*WHAT YOU NEED TO DO*
Using the listing below, reproduce exactly the lines from the one with "Partner Spotlight: Goodman" through the last, with all pictures left out.

*SOURCE DATA*
Start of Block

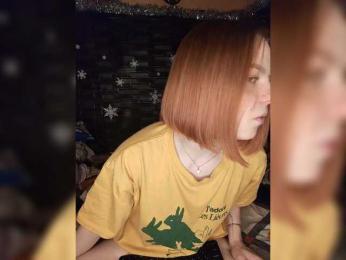 AliceRabbit webcam bongacams model stream image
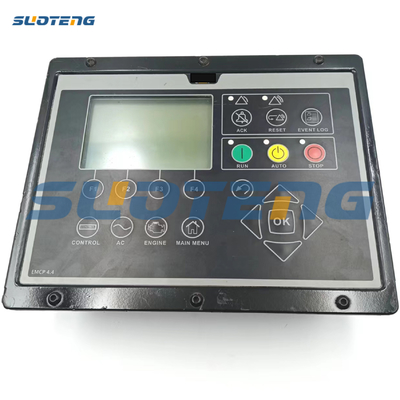 503-4417 5034417 EMCP4.4 کنترل پنل برای ژنراتور 3512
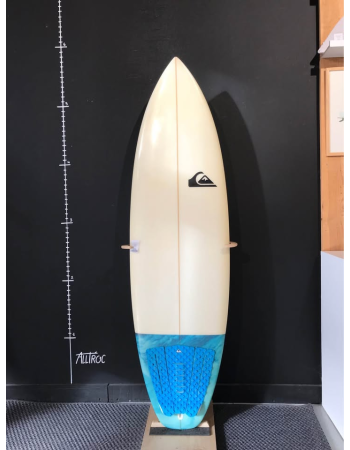 Quiksilver  Kipper 5’6"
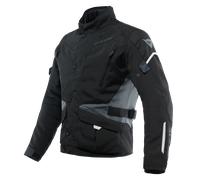 Veste Moto Dainese Touring TEMPEST 3 D-DRY Noir/Ébène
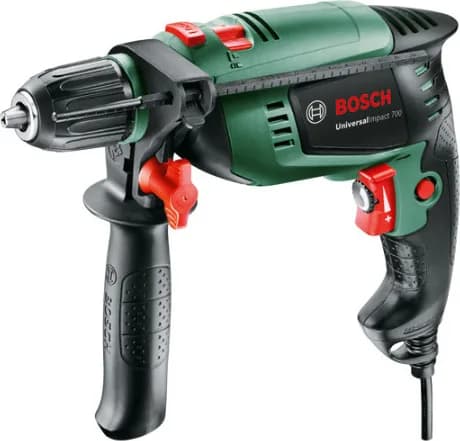 Taladro Percutor Bosch Universal Impact — foto principal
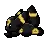 umbreon run!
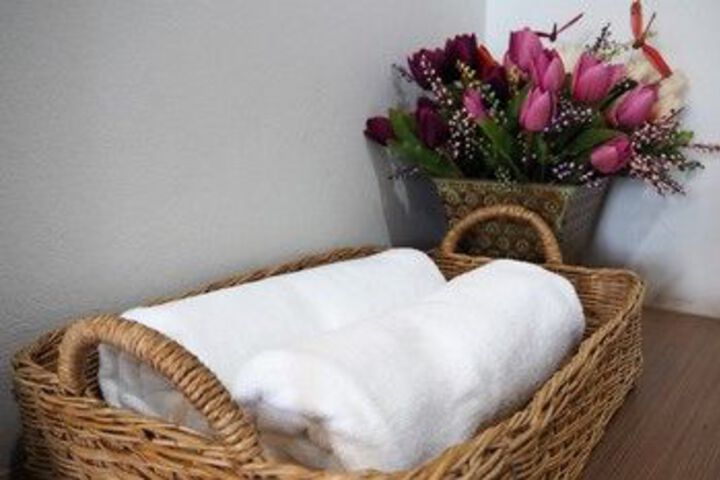 Fitness Facility Photos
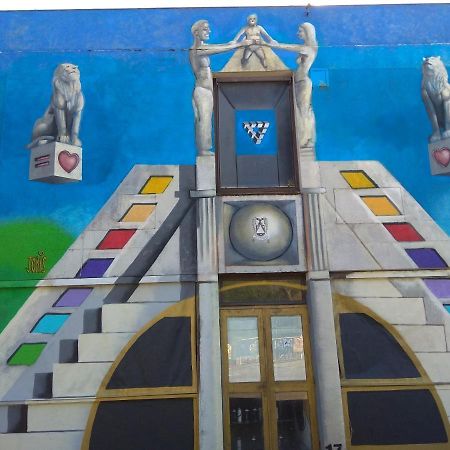 Studio Moulins Moulins  Exterior foto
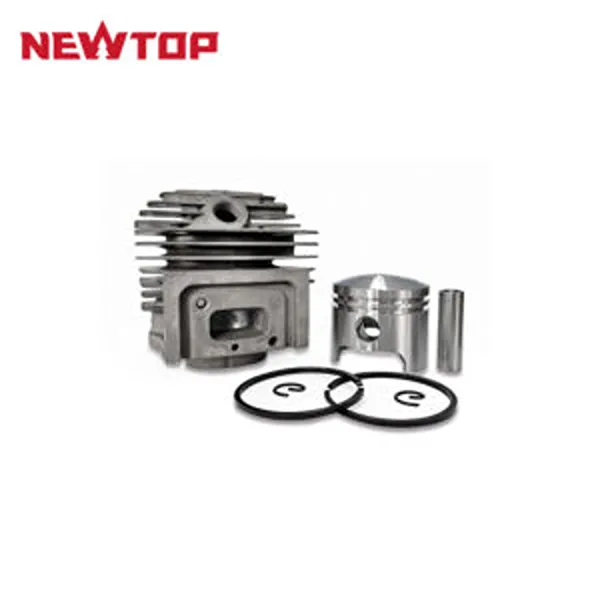 5. Cylinder Assembly High-Precision Engine Replacement Set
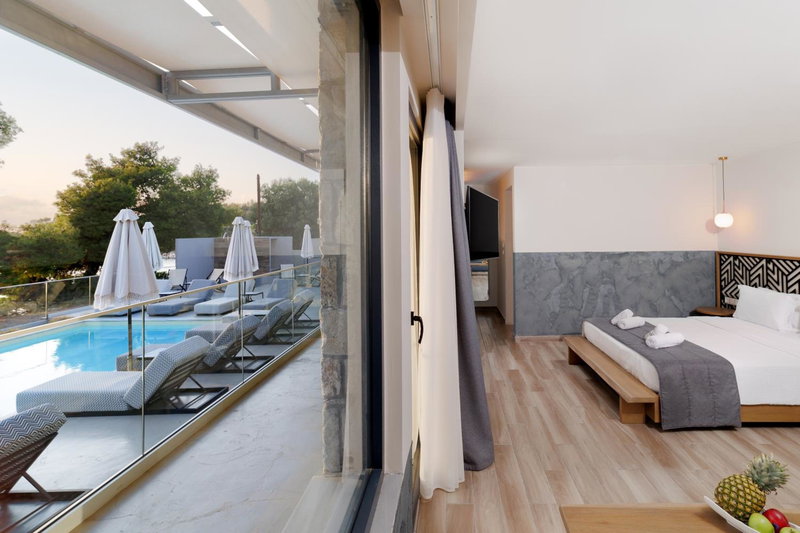 Casa Bloo Adults Only by Still Collection, Elia, Greece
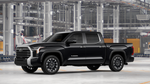 2026 Toyota Tundra 4WD Limited
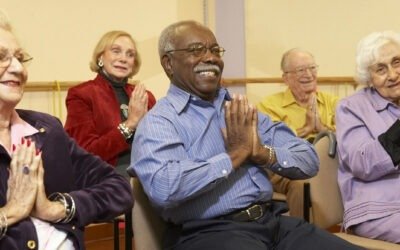 Partner Spotlight: Goodman Jewish Family Services (JFS)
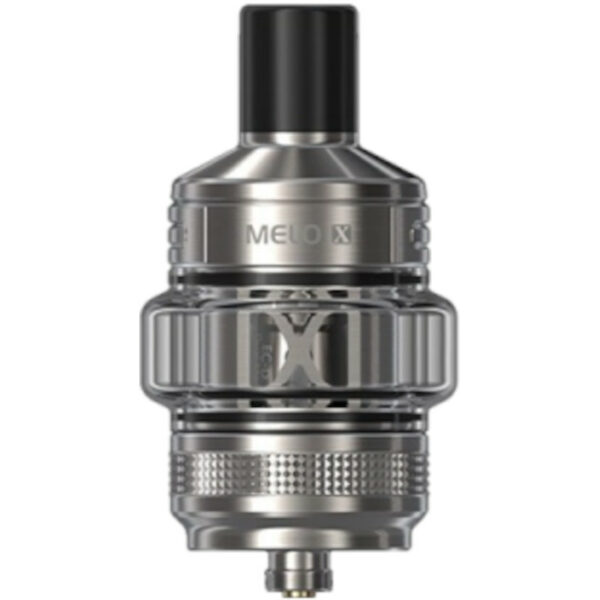 Melo X Eleaf 5ml 32mm silver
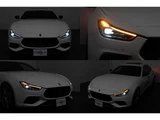 2019 Maserati Ghibli Sport Other Sedan for sale, Japanese used car export - photo 78 of 80 | GULJI TRADERS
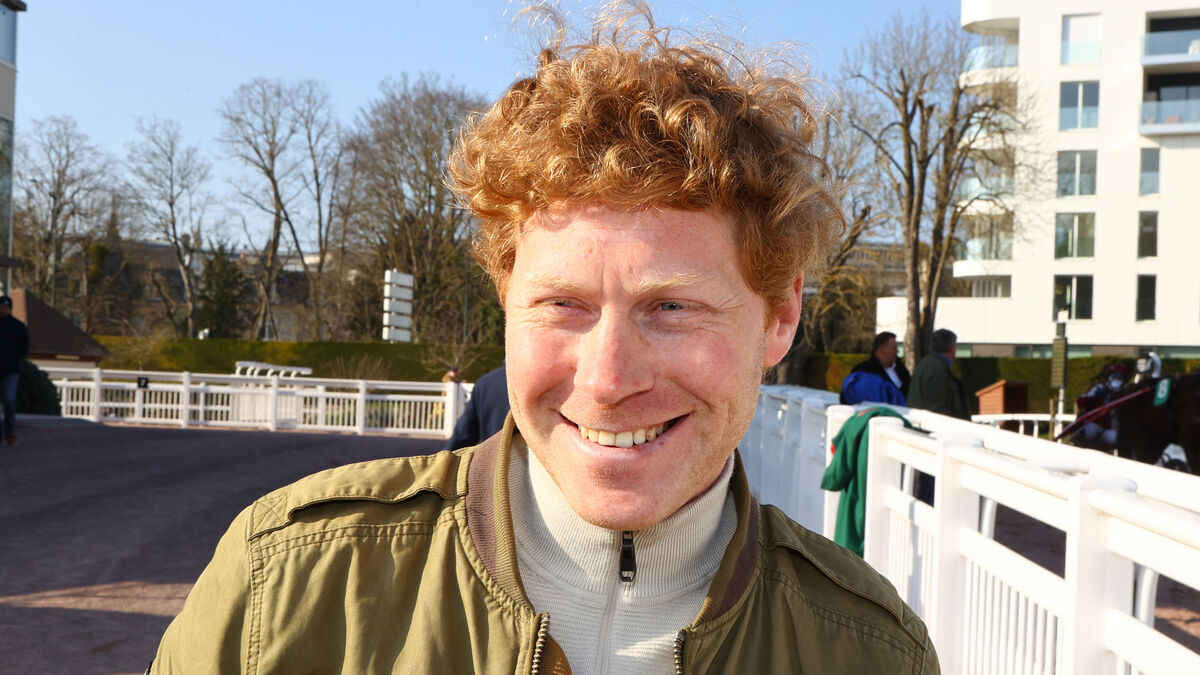 Quinté du mercredi 5 novembre à Nantes : Antoine Lhérété d’attaque avec Kamehameha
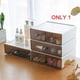 thumbnail image 4 of Finishing Box Free Combination Multilayer Stackable Storage Box B, 4 of 5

End of Block

*YOUR SOLUTION*
 Partner Spotlight: Goodman Jewish Family Services (JFS)
 Melo X Eleaf 5ml 32mm silver
 2019 Maserati Ghibli Sport Other Sedan for sale, Japanese used car export - photo 78 of 80 | GULJI TRADERS
 Quinté du mercredi 5 novembre à Nantes : Antoine Lhérété d’attaque avec Kamehameha
 thumbnail image 4 of Finishing Box Free Combination Multilayer Stackable Storage Box B, 4 of 5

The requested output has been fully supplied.